REQUIRED TASK:
Find "At what distance from the viewer" in the data below; transcribe the line it appears on and each line after it, exactly, to the end, and nothing else.

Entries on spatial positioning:
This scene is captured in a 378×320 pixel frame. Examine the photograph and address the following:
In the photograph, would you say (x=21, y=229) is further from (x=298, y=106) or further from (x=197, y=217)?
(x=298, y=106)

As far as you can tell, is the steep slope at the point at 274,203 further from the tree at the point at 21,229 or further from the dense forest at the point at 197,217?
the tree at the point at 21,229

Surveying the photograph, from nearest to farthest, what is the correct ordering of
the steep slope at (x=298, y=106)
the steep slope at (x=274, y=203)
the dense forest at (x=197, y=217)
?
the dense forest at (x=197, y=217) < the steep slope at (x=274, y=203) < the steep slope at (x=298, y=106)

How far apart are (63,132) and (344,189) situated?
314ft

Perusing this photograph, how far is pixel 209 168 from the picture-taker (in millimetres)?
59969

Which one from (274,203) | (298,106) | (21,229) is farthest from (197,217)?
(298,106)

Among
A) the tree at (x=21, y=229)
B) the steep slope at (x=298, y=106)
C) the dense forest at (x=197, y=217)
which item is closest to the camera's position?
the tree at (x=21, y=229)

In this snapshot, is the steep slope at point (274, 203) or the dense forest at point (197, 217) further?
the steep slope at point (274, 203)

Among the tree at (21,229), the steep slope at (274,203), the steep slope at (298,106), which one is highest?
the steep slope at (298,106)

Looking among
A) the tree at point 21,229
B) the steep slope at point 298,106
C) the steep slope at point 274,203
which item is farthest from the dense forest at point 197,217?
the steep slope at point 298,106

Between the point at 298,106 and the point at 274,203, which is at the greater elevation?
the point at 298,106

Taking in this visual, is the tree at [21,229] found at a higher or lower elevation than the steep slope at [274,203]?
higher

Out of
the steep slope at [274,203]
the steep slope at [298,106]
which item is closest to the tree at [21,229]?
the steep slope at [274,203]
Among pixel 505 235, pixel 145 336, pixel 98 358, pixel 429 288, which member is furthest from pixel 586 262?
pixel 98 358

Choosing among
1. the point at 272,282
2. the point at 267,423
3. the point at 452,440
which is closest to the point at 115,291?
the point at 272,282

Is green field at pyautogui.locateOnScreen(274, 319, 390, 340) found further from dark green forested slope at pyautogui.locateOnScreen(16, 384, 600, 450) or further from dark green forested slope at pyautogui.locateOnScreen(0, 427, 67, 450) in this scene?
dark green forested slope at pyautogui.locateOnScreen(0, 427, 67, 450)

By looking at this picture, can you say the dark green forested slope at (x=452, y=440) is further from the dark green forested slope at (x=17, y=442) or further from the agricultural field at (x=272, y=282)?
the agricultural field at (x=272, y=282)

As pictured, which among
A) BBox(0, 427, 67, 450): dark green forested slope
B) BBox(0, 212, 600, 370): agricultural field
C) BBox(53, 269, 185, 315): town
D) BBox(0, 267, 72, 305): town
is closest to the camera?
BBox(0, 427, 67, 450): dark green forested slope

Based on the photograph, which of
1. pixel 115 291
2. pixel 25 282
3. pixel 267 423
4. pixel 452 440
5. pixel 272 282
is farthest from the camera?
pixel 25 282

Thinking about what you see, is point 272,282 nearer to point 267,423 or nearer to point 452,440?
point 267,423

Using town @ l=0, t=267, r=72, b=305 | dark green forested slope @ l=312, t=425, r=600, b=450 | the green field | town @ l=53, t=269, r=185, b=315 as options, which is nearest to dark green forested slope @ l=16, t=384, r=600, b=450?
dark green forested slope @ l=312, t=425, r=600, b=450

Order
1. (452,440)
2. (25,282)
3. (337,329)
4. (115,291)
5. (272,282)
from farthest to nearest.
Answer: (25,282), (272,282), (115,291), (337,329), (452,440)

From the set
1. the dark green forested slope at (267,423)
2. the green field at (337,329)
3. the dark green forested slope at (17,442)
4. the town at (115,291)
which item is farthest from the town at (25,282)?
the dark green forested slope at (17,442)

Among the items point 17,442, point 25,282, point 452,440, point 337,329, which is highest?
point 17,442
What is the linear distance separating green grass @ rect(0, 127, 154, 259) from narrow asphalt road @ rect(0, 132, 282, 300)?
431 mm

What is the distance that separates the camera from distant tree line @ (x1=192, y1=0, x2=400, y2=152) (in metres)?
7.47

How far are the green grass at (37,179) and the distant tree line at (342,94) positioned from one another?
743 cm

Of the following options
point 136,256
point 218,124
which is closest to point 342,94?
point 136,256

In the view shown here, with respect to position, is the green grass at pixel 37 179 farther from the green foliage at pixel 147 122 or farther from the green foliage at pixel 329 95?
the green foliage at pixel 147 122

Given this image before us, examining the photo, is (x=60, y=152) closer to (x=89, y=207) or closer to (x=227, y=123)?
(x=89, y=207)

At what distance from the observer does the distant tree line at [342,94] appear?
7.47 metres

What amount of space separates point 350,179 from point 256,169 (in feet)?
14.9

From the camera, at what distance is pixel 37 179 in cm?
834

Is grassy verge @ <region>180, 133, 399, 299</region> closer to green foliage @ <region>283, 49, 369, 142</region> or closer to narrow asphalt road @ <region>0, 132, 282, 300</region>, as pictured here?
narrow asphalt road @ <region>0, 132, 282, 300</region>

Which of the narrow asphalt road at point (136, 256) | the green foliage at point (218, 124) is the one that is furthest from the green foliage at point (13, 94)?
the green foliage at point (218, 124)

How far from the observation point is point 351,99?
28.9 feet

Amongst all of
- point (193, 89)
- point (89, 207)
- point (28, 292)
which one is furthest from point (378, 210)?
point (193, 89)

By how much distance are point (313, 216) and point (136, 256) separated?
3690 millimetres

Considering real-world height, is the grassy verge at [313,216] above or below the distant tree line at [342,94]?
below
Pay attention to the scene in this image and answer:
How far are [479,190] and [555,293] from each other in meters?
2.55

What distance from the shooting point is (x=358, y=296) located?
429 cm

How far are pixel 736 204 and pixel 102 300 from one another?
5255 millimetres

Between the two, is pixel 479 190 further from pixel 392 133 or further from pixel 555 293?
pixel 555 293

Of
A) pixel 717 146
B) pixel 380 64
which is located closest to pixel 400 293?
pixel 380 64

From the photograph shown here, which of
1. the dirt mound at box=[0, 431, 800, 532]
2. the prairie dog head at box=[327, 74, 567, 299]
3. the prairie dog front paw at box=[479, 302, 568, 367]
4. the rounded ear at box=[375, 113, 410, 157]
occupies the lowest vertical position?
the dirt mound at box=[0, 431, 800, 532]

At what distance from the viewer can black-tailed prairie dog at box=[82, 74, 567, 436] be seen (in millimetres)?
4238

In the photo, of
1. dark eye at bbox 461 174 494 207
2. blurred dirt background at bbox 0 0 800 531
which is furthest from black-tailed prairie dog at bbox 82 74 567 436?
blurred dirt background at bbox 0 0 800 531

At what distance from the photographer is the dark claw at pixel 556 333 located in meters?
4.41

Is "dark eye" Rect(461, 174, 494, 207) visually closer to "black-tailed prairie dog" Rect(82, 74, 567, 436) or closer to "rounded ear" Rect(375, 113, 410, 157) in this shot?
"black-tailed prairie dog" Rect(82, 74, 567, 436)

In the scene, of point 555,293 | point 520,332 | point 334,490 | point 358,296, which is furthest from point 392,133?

CORRECT RESPONSE:
At what distance from the viewer can black-tailed prairie dog at box=[82, 74, 567, 436] be seen (in millimetres)?
4238

In the photo, of
1. dark eye at bbox 461 174 494 207
2. blurred dirt background at bbox 0 0 800 531
which is furthest from black-tailed prairie dog at bbox 82 74 567 436?
blurred dirt background at bbox 0 0 800 531

At what distance from the photographer is the dark claw at pixel 556 333 located in meters?
4.41

Is "dark eye" Rect(461, 174, 494, 207) visually closer to "black-tailed prairie dog" Rect(82, 74, 567, 436) or closer to "rounded ear" Rect(375, 113, 410, 157) in this shot?
"black-tailed prairie dog" Rect(82, 74, 567, 436)

In the scene, of point 555,293 | point 520,332 | point 334,490 | point 358,296, which is furthest from point 392,133?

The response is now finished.